◆ **Problem 1**: In the prayer article, what does the text say prayer is not?
◆ **Problem 2**: Do these statements agree with the prayer article? (a) It is dated December 18, 2025. (b) It says you would treat a meeting with someone you admire casually. (c) It describes the quoted line from Hebrews as poetic language. Answer yes or no for each, quoting the deciding words.
◆ **Problem 3**: Carry on the prayer article from its last sentence.

◆ **Document excerpt**:
Do You Know Who You're Talking To?
By Steven D. Mikel • December 18, 2025
Imagine being told you have an invitation to meet someone you deeply admire.
A president. A world class athlete. A musician whose work shaped your life. An author or thinker you have quoted for years.
You would not wander into that meeting distracted. You would not treat it casually. You would think about how to listen… how to respond… how to be present.
Not because you are trying to impress them… but because the meeting itself carries weight.
Now consider this.
The creator of the universe invites you not merely to speak… but to be with Him.
The Reality We Forget
Prayer is not the act of sending words upward.
Prayer is entering the presence of a living, attentive God who desires relationship.
“Let us draw near with confidence to the throne of grace…” (Hebrews 4:16)
This is not poetic language. It is relational reality.
Through the death and resurrection of Jesus, access has been opened. Not so we could perform… but so we could remain.

(Collected data)
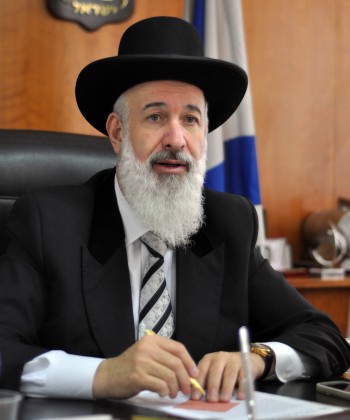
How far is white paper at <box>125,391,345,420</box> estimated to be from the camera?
146 centimetres

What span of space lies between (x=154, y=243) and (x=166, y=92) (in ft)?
1.30

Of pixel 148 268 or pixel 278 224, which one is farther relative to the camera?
pixel 278 224

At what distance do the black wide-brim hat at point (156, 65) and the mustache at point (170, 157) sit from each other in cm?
20

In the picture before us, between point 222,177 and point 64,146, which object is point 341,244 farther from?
point 64,146

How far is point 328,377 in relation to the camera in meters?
1.99

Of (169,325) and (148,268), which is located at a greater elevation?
(148,268)

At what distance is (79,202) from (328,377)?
77cm

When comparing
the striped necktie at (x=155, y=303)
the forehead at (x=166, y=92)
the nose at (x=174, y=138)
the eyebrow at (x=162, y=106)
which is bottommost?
the striped necktie at (x=155, y=303)

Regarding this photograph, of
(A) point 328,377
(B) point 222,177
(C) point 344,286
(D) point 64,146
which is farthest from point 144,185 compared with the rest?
(C) point 344,286

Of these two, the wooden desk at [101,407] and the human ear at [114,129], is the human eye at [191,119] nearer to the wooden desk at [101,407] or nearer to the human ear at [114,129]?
the human ear at [114,129]

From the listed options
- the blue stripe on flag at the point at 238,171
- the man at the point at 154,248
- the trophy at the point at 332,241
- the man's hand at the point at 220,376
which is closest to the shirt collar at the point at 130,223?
the man at the point at 154,248

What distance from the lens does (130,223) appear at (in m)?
2.26

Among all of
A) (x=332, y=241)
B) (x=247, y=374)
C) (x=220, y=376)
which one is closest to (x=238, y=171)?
(x=332, y=241)

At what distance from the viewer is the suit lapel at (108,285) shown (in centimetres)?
203
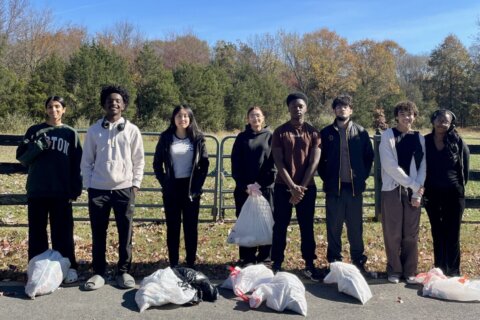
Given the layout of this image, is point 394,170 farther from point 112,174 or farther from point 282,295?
point 112,174

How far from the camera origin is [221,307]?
4543 mm

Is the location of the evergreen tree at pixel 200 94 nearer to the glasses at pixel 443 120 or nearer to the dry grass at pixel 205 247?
the dry grass at pixel 205 247

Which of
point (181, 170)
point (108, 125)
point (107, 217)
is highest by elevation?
point (108, 125)

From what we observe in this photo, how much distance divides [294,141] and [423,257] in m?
2.59

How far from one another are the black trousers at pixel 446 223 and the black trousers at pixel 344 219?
847 mm

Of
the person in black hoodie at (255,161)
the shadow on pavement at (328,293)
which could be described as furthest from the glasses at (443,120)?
the shadow on pavement at (328,293)

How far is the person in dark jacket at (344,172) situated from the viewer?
5.41 meters

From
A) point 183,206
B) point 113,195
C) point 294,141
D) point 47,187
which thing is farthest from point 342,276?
point 47,187

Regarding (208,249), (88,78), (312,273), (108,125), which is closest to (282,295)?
(312,273)

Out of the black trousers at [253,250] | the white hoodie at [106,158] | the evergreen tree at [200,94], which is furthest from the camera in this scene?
the evergreen tree at [200,94]

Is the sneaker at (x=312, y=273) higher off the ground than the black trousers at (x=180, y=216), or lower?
lower

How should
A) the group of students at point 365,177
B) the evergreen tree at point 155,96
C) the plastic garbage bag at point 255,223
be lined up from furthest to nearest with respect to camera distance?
the evergreen tree at point 155,96 → the plastic garbage bag at point 255,223 → the group of students at point 365,177

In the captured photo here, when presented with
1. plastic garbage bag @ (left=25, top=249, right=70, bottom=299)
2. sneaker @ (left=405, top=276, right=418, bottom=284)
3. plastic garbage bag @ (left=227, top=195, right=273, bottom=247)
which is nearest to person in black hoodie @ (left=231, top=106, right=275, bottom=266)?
plastic garbage bag @ (left=227, top=195, right=273, bottom=247)

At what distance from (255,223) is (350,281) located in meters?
1.30
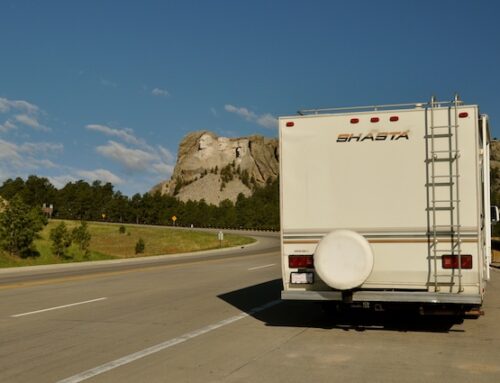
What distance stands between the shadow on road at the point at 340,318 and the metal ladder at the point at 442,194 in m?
1.57

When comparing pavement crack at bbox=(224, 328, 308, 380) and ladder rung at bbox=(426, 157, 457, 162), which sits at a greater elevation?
ladder rung at bbox=(426, 157, 457, 162)

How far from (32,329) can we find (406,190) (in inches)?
251

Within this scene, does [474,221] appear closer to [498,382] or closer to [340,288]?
[340,288]

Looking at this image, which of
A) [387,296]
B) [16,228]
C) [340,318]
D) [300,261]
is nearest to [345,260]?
[387,296]

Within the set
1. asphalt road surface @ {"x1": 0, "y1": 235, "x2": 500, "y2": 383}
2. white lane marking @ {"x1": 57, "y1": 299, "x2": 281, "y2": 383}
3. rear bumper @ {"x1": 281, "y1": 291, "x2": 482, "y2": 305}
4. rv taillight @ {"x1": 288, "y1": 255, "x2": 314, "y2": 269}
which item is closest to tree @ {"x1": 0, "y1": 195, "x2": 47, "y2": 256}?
asphalt road surface @ {"x1": 0, "y1": 235, "x2": 500, "y2": 383}

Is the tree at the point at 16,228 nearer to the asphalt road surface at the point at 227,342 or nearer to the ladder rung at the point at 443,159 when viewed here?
the asphalt road surface at the point at 227,342

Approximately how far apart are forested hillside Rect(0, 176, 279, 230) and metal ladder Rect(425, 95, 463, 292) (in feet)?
330

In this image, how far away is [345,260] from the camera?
27.8 ft

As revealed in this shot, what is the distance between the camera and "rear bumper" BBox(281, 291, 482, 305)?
8141mm

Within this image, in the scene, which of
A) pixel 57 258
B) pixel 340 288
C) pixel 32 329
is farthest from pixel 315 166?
pixel 57 258

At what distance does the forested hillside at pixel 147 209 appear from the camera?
4471 inches

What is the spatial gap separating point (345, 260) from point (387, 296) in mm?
769

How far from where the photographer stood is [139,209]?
123m

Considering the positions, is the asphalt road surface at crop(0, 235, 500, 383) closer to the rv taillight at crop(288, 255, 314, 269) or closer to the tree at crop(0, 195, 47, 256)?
the rv taillight at crop(288, 255, 314, 269)
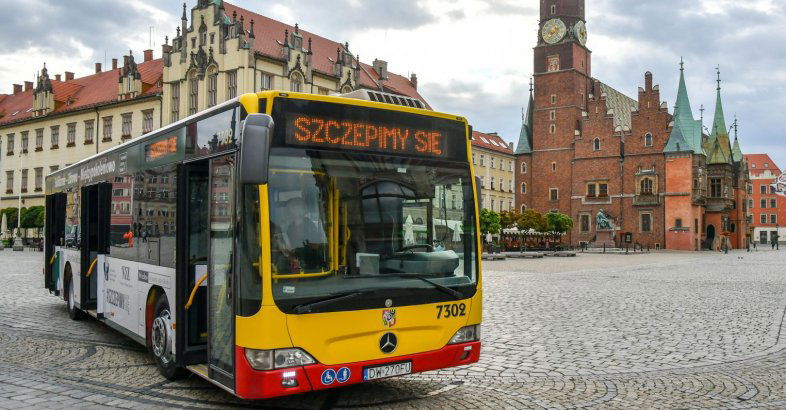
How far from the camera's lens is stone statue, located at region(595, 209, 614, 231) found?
228ft

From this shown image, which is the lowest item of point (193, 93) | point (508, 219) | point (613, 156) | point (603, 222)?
point (603, 222)

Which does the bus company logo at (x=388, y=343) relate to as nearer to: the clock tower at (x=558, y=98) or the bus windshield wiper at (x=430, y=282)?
the bus windshield wiper at (x=430, y=282)

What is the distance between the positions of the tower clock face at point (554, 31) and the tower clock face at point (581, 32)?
3.77 feet

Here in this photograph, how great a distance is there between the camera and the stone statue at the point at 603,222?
228 ft

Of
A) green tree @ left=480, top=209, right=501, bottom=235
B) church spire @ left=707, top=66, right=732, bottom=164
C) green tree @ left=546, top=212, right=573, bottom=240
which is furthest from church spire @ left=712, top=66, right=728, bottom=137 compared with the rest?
green tree @ left=480, top=209, right=501, bottom=235

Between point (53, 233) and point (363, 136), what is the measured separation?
29.8 feet

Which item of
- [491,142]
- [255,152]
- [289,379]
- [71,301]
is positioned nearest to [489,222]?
[491,142]

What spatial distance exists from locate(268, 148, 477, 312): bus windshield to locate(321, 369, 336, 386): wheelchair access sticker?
1.65 feet

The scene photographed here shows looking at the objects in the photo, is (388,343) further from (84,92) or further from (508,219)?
(84,92)


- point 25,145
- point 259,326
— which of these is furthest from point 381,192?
point 25,145

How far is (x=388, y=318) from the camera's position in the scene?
Answer: 18.6 ft

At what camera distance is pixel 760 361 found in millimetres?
8281

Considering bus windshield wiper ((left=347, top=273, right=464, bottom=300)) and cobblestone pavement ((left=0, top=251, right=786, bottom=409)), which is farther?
cobblestone pavement ((left=0, top=251, right=786, bottom=409))

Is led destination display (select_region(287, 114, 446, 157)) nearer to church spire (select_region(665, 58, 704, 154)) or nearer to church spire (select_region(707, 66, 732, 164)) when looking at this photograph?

◆ **Exercise answer 1**: Prayer is not the act of sending words upward.

◆ **Exercise answer 2**:
(a) Yes: "December 18, 2025"
(b) No: "You would not treat it casually."
(c) No: "This is not poetic language."

◆ **Exercise answer 3**:
The tragedy is not that we pray imperfectly. The tragedy is that we forget who has invited us near.
Access That Should Still Leave Us Silent
Most of us understand the theology. We can explain the cross. We know the language of forgiveness and grace.
But familiarity often dulls wonder.
The God who spoke galaxies into existence… who sustains every breath… who governs time, history, and eternity…
wants to spend time with you. Yes, you!
He is not impatient. He is not distant. He is not merely tolerating your presence.
When that reality settles in, prayer stops feeling functional and becomes personal.
When Awareness Changes the Room
Scripture shows us that awareness of God’s presence reshapes behavior.
King Hezekiah knelt publicly before the people of Israel as worship was restored. His posture was not private or hidden… and it was not performative. It was leadership rooted in reverence.
Awareness does that. It removes calculation.
“God is in heaven and you are on the earth… therefore let your words be few.” (Ecclesiastes 5:2)
Few words are not the goal. Presence is.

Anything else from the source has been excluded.